Nella giornata di ieri il differenziale di rendimento a 10 anni tra Treasury e Bund è sceso in area 100 punti base o 1%, mai così basso dai primi mesi del 2014, cioè da 6 anni a questa parte. In particolare, il rendimento decennale tedesco si è aggirato sul -0,42% e quello americano sullo 0,59%. All’inizio dell’anno, lo spread tra i due bond superava i 200 bp, risultando doppio rispetto ai livelli attuali. Da allora, ad essere variati sono stati essenzialmente i titoli del debito USA, mentre quelli della Germania si sono mossi in un range molto più ristretto, essendo partiti da livelli di rendimento negativi.
BTp al collasso, è fuga verso Bund e Treasury
Dunque, il restringimento dello spread Treasury-Bund è più una storia americana che non tedesca. Il crollo atteso del pil USA nel primo e, soprattutto, nel secondo trimestre, a causa del “lockdwon” deciso dalle autorità statali per affrontare l’emergenza Coronavirus, ha mutato le aspettative del mercato. Fino a febbraio, l’economia americana era attesa in crescita e lontana dalla recessione, mentre le difficoltà della Germania erano ben note da oltre un anno. Adesso, è corsa al dollaro per rifugiarsi nella valuta di riserva mondiale. E quale migliore asset dei Treasuries, che oltre ad essere facilmente e immediatamente liquidabili, sostanzialmente equivalendo al cash, offrono pure un rendimento ancora nettamente superiore a quasi tutti i bond in euro?
Riflessi sul cambio euro-dollaro
E lo spread Treasury-Bund per chi ci segue su Investire Oggi sa che sia un indicatore delle aspettative del mercato sul cambio euro-dollaro. Se gli investitori acquistano titoli del Tesoro americano all’1% in più di rendimento rispetto ai titoli del debito tedesco, significa che ritengono i due rendimenti effettivi alla scadenza equivalenti, una volta tenuto conto del cambio euro-dollaro tra 10 anni.

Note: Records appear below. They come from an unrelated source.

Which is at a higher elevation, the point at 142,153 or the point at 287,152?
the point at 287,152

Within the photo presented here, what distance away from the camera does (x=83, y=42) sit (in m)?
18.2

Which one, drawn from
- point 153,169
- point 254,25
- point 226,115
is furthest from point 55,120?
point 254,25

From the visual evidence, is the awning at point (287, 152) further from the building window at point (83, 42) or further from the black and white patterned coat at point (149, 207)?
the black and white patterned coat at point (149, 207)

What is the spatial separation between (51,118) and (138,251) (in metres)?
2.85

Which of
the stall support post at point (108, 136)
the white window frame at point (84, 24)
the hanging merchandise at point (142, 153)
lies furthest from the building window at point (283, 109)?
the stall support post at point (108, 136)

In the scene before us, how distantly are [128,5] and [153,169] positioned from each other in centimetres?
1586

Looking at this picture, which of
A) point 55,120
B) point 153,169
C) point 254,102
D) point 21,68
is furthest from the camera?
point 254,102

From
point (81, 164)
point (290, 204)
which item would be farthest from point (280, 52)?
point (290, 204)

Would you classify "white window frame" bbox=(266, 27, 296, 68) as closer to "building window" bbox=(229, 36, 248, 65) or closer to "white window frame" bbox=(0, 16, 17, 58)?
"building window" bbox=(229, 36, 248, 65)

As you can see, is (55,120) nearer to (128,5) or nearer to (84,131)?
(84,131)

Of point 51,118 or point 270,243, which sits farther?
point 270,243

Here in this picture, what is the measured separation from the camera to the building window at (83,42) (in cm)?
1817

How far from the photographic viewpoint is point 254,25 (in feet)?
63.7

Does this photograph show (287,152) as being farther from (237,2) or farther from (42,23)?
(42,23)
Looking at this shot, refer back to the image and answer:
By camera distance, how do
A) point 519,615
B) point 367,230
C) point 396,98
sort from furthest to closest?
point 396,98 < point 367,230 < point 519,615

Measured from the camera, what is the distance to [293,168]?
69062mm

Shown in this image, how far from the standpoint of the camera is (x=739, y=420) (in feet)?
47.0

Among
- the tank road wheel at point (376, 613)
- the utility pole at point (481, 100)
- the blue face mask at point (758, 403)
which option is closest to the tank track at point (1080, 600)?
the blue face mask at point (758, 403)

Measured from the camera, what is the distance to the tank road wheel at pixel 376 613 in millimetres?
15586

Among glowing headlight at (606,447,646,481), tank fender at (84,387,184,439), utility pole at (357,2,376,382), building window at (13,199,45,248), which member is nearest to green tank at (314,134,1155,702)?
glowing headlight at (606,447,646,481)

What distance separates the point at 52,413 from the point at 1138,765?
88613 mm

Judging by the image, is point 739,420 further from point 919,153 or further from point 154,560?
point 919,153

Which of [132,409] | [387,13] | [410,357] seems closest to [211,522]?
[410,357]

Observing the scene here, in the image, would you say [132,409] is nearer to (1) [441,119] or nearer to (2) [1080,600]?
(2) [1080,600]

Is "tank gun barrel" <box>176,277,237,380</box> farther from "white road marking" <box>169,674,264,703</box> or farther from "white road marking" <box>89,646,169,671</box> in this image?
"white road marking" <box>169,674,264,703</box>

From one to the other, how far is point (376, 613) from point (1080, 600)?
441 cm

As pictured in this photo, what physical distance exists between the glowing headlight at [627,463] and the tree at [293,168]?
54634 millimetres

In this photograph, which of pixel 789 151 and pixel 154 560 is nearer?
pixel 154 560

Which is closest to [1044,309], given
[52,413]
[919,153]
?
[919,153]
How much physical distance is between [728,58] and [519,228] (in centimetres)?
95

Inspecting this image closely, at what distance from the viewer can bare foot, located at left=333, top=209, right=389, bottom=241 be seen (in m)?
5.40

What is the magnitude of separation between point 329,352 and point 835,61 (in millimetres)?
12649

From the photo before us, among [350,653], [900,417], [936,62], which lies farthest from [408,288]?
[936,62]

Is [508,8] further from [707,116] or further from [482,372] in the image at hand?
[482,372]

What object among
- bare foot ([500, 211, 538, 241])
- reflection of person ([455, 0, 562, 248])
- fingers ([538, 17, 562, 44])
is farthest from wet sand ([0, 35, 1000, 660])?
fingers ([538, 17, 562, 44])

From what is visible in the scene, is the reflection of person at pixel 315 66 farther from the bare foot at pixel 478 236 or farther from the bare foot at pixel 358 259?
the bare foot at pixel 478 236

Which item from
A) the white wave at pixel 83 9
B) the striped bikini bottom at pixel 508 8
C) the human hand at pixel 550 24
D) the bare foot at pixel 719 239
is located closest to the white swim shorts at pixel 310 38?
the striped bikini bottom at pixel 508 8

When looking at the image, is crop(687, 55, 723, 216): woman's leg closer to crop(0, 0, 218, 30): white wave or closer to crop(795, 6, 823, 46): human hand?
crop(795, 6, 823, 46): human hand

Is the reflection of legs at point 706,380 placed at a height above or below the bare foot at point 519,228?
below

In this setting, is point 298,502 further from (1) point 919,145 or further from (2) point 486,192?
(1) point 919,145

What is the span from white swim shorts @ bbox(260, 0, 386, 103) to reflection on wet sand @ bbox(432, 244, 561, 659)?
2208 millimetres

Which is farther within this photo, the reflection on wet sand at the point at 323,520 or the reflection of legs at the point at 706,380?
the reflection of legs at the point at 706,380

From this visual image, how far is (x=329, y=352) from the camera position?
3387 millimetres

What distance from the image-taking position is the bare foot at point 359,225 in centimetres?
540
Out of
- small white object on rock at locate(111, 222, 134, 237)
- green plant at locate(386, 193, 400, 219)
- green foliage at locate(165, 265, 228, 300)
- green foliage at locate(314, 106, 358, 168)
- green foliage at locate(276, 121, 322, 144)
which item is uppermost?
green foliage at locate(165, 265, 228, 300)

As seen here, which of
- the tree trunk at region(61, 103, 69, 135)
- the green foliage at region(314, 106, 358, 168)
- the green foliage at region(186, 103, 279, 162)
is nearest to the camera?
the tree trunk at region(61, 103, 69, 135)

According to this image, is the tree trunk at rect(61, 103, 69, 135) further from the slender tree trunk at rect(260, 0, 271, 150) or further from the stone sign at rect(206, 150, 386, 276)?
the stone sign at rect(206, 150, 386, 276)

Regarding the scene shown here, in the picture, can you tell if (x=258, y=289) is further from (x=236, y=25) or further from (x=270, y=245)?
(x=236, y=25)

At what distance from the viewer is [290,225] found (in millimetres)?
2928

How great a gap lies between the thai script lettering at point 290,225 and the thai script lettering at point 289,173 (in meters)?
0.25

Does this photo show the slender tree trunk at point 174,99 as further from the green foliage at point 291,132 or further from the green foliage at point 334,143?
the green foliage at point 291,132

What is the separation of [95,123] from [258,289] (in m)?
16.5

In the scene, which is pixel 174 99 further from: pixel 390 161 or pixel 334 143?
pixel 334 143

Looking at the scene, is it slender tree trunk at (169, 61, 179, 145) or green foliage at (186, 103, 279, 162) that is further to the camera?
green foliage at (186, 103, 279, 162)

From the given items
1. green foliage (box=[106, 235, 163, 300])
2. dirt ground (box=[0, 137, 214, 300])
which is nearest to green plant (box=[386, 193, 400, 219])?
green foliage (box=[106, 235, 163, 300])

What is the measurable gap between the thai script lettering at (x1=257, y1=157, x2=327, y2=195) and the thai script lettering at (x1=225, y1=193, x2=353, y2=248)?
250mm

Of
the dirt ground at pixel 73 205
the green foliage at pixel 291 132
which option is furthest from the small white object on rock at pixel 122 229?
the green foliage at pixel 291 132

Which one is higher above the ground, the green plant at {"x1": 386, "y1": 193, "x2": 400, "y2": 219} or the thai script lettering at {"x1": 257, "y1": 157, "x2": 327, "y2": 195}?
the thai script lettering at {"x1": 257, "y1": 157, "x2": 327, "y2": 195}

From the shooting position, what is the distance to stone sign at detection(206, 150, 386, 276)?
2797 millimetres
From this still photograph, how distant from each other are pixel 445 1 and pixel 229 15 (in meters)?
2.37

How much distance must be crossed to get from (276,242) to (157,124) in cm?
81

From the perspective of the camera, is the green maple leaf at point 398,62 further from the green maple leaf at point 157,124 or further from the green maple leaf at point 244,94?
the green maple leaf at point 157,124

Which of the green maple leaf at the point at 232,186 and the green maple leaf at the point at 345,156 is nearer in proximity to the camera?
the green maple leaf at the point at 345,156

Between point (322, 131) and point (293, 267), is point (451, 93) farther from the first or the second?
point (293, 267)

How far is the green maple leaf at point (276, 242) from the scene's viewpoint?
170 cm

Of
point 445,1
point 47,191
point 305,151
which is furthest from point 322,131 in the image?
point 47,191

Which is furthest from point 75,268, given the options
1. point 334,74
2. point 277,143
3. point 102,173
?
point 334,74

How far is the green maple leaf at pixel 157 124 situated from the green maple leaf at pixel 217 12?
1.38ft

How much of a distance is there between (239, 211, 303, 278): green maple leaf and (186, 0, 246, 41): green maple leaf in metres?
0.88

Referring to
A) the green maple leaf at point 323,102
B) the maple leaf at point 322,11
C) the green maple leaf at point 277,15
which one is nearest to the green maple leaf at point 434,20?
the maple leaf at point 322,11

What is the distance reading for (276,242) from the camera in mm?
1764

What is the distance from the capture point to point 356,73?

Questo indebolimento delle prospettive a lungo termine per la moneta unica incorpora una valutazione molto più negativa sull’andamento economico dell’Eurozona. Si tenga presente, ad esempio, che prima della crisi finanziaria mondiale del 2008, il cambio euro-dollaro puntava a 1,60 e che ancora sostava a poco meno di 1,40 nella primavera del 2014, subito prima che la BCE di Mario Draghi si mostrasse più accomodante. Dunque, la “normalizzazione” del cambio starebbe allontanandosi, anziché avvicinandosi, pur scontando le criticità presenti anche dell’economia americana. E ciò è dovuto in considerazione del fatto che la politica monetaria nell’unione monetaria venga attesa ben più espansiva e per un periodo più lungo di quanto già previsto fino al recente passato, perché evidentemente l’area avrebbe bisogno di tassi bassi e interventi straordinari anche per i prossimi anni, a causa della sua economia complessivamente in affanno.